Web page caption snippets:
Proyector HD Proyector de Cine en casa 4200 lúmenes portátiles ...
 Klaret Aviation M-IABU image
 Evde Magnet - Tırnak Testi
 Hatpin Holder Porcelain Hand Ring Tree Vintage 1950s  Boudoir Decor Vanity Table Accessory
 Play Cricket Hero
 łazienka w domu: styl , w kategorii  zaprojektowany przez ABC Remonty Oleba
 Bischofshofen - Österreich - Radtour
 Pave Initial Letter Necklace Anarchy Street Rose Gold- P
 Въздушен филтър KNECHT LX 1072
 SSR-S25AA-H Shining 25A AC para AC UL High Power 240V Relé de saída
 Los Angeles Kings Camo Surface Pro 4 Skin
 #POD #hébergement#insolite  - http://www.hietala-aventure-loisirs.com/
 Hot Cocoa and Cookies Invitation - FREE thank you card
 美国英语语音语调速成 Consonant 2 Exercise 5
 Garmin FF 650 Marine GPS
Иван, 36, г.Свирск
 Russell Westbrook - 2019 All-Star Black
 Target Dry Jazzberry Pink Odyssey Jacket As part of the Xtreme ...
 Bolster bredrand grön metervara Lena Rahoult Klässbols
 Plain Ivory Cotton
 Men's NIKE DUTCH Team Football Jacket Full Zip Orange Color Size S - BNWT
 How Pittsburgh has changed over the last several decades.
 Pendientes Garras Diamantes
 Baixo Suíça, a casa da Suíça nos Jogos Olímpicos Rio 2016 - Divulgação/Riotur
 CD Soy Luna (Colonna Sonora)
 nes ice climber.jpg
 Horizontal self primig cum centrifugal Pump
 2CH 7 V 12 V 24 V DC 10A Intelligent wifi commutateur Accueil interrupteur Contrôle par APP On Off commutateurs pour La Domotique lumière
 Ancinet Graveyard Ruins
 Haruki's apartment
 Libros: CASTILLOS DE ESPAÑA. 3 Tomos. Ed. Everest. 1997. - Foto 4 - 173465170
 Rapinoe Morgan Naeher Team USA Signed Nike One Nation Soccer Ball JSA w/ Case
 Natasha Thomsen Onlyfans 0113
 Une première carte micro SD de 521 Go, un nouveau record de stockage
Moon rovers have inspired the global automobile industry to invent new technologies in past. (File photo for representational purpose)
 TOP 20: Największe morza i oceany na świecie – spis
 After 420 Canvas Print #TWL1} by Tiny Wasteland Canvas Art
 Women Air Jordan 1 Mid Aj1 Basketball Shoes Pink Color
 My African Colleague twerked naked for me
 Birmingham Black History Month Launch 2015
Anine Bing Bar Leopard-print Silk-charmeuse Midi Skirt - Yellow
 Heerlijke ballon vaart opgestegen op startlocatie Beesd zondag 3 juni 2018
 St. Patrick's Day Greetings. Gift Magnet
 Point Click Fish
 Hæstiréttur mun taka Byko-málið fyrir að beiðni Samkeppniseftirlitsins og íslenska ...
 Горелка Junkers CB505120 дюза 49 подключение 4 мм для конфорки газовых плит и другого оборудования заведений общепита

Problem >>
Work out how many lines above include the string "Jacket", then give that number alone.

Final answer >>
2